Just before the Kochs' guests retired to sip complimentary after-dinner cordials and plot Obama's downfall at the resort's Buffalo Bar, Christie delivered this closer: "Please, if you leave with just one message from me, if only one message sticks: This is a huge moment of crisis and opportunity for our country. All of you are the people who are going to lead us back to American greatness. If you care enough to do it."
"Pain will be inflicted," is the creed of the bully, and the ethos of the "Bully Economy," where might makes right for those who control wealth and power; "where the strong do what they can and the weak endure what they must." Christie and the GOP failed to bring that vision to full fruition in 2012, but it has been a recurring theme in everything from sequestration to cuts to food stamps, expiring unemployment benefits, and even a government shutdown. Pain has been inflicted, indeed.

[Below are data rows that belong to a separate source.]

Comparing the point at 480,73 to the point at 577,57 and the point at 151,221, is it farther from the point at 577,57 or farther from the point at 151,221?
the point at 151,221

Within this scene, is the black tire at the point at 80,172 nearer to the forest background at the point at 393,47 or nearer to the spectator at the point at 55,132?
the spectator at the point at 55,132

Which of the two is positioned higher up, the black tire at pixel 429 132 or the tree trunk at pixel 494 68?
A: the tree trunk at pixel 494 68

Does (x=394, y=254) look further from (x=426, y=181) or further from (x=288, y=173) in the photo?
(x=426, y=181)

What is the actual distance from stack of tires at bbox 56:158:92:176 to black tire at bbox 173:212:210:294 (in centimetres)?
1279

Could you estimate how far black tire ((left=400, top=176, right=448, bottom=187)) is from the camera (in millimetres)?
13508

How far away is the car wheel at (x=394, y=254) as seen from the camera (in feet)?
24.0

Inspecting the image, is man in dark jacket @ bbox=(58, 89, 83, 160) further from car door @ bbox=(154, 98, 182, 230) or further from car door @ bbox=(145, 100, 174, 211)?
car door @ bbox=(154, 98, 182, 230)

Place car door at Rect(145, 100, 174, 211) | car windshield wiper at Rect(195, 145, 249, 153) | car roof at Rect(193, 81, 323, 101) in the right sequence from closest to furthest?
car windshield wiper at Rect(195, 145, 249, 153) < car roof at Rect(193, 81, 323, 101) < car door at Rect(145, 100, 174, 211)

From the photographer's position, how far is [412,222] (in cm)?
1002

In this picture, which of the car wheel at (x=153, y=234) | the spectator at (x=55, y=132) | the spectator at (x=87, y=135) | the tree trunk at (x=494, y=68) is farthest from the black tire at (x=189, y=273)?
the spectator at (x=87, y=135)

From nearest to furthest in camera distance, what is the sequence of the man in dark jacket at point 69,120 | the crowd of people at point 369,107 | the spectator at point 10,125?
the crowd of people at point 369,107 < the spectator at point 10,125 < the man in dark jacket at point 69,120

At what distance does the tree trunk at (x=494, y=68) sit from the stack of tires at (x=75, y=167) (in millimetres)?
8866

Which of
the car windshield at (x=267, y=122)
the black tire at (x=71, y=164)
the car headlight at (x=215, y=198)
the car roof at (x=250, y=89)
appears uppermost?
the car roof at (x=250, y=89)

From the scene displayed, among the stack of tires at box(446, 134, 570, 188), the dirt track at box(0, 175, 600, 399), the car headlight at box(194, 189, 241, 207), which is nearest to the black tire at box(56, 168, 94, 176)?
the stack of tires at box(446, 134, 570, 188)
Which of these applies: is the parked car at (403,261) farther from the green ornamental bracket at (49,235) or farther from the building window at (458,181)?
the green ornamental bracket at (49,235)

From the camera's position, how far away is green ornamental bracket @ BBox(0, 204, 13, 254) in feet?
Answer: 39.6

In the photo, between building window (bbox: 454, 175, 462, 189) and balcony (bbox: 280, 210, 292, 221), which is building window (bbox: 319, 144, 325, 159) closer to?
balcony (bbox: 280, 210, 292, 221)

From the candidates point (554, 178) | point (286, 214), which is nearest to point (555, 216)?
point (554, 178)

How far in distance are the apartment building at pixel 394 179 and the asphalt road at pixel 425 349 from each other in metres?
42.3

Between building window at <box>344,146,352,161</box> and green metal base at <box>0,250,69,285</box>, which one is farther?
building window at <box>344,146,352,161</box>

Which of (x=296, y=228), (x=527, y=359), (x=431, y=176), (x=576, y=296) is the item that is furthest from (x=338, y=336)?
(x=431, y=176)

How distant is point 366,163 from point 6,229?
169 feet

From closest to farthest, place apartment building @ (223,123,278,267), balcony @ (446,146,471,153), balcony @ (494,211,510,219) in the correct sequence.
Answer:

Republicans may now be reluctant to defend Christie, wary of claiming him as a conservative. But that's only because their celebrated bully is becoming a liability to their cause. It may get even worse: three hundred pages of documents released on Friday show Christie's aides orchestrated an elaborate cover-up to hide the real reason for the GW Bridge lane closings. If Christie is implicated in the cover-up, it could mean the end of his governorship, let alone his presidential ambitions and Republicans' hope for a viable candidate.
Republicans were happy to celebrate Chris Christie's bullying as pain was inflicted on other people. In the long run, it may hurt the GOP more than any of Christie's political enemies -- real or perceived.